═══ Extract
Startling statistics on savings


Young people, Millennials and GenZs, seem to be taking a different approach to retirement, and statistics show that. 


In a survey about savings, Millennials, who will be retiring about 20 years from now, say that they have no savings for their retirement. 


When US Millennials were asked when they want to retire, they hoped to be able to stop working at 51 to 60 years old, about 5 to 10 years earlier than the current retirement age in the US which is 65 for the majority. 


But will this desire be close to reality especially when taking into savings for retirement is taken into account? 


Surveys say that young people need about $1.6 million for retirement in order to live well, but they have saved only a fraction of this, putting them in a dilemma. 


Improvements in the system


A variety of factors are making saving at this day and age difficult, and they can be addressed on a societal level. 


  • More jobs that use different skill sets should be created.
  • Jobs that young people can do during school break like summer or spring breaks should be supported. 
  • More paid internship opportunities should be created so young people can earn while they are learning a trade. 
  • Strengthening the middle class through policies that grant fair wages and benefits should be done. 

So how early should young people be saving and how can they do it? 


Meanwhile, there are things that can be done on the individual level to help young people achieve their retirement plans. 


Finance experts advise us to save about 10% of our take home pay in order to plan and prepare for the future, but young workers under 34 years old are only able to save about 5.5% of what they make.
══════
═══ Recorded information
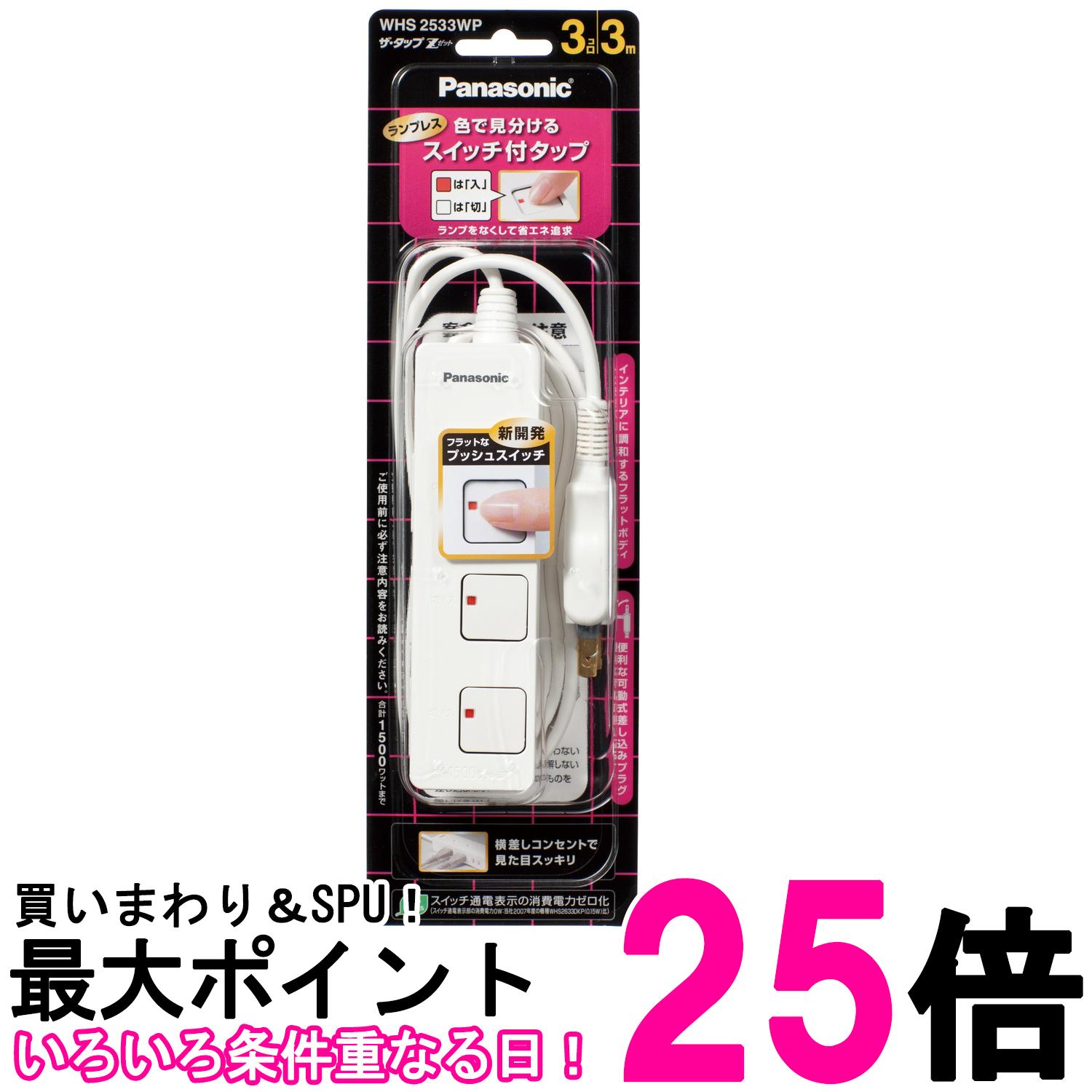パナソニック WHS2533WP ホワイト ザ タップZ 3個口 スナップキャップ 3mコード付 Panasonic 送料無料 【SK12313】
══════
═══ Recorded information
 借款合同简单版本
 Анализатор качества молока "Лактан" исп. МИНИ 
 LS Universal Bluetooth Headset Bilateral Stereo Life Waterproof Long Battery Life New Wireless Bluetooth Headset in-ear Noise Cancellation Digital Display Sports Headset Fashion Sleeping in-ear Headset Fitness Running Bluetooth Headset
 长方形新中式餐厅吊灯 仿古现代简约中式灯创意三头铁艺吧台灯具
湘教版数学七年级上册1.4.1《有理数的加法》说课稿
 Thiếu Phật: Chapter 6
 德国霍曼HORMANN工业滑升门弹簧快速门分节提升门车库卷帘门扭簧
══════
═══ Recorded information
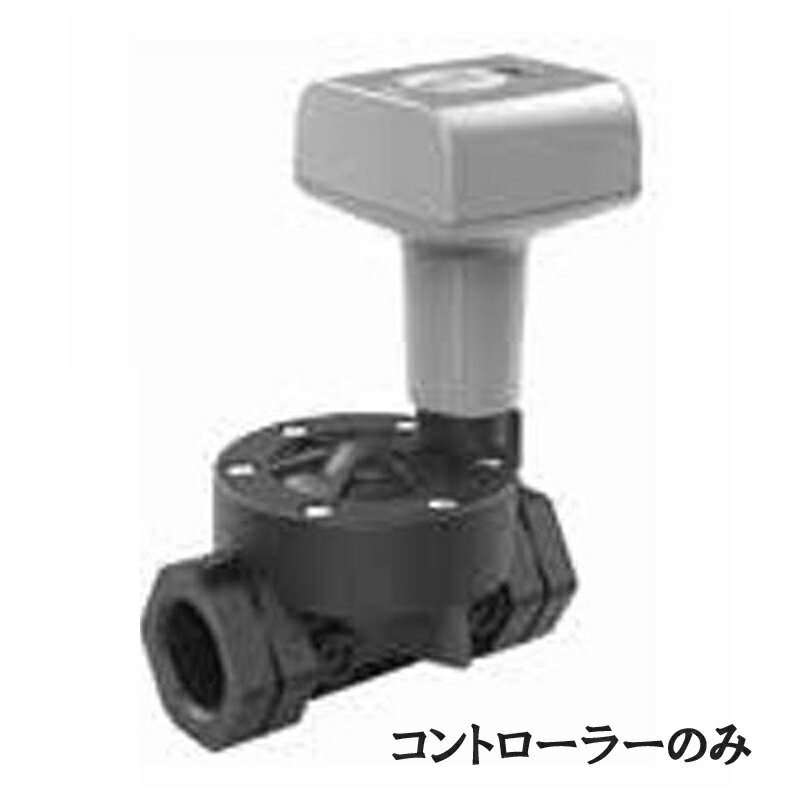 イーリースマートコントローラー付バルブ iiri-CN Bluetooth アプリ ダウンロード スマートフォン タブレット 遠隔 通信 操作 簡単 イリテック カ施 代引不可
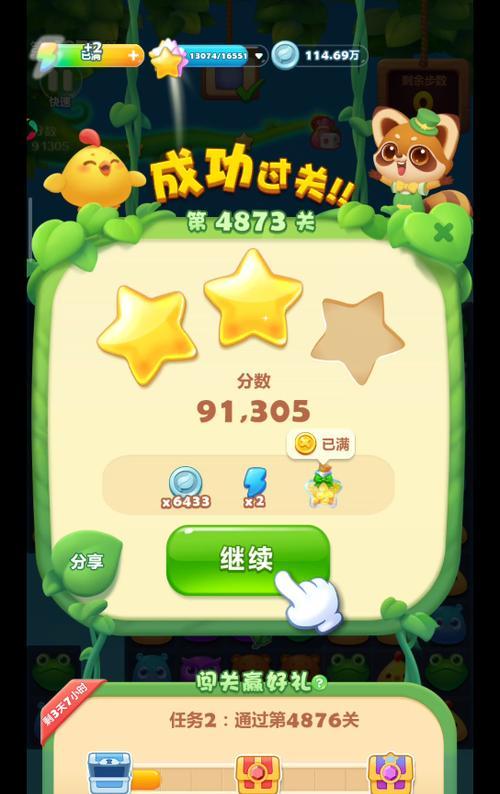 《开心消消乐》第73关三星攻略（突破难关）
══════
• **Directions for this task**
Copy out the whole text above on young people's retirement savings, word for word.

• **Response**
Startling statistics on savings


Young people, Millennials and GenZs, seem to be taking a different approach to retirement, and statistics show that. 


In a survey about savings, Millennials, who will be retiring about 20 years from now, say that they have no savings for their retirement. 


When US Millennials were asked when they want to retire, they hoped to be able to stop working at 51 to 60 years old, about 5 to 10 years earlier than the current retirement age in the US which is 65 for the majority. 


But will this desire be close to reality especially when taking into savings for retirement is taken into account? 


Surveys say that young people need about $1.6 million for retirement in order to live well, but they have saved only a fraction of this, putting them in a dilemma. 


Improvements in the system


A variety of factors are making saving at this day and age difficult, and they can be addressed on a societal level. 


  • More jobs that use different skill sets should be created.
  • Jobs that young people can do during school break like summer or spring breaks should be supported. 
  • More paid internship opportunities should be created so young people can earn while they are learning a trade. 
  • Strengthening the middle class through policies that grant fair wages and benefits should be done. 

So how early should young people be saving and how can they do it? 


Meanwhile, there are things that can be done on the individual level to help young people achieve their retirement plans. 


Finance experts advise us to save about 10% of our take home pay in order to plan and prepare for the future, but young workers under 34 years old are only able to save about 5.5% of what they make.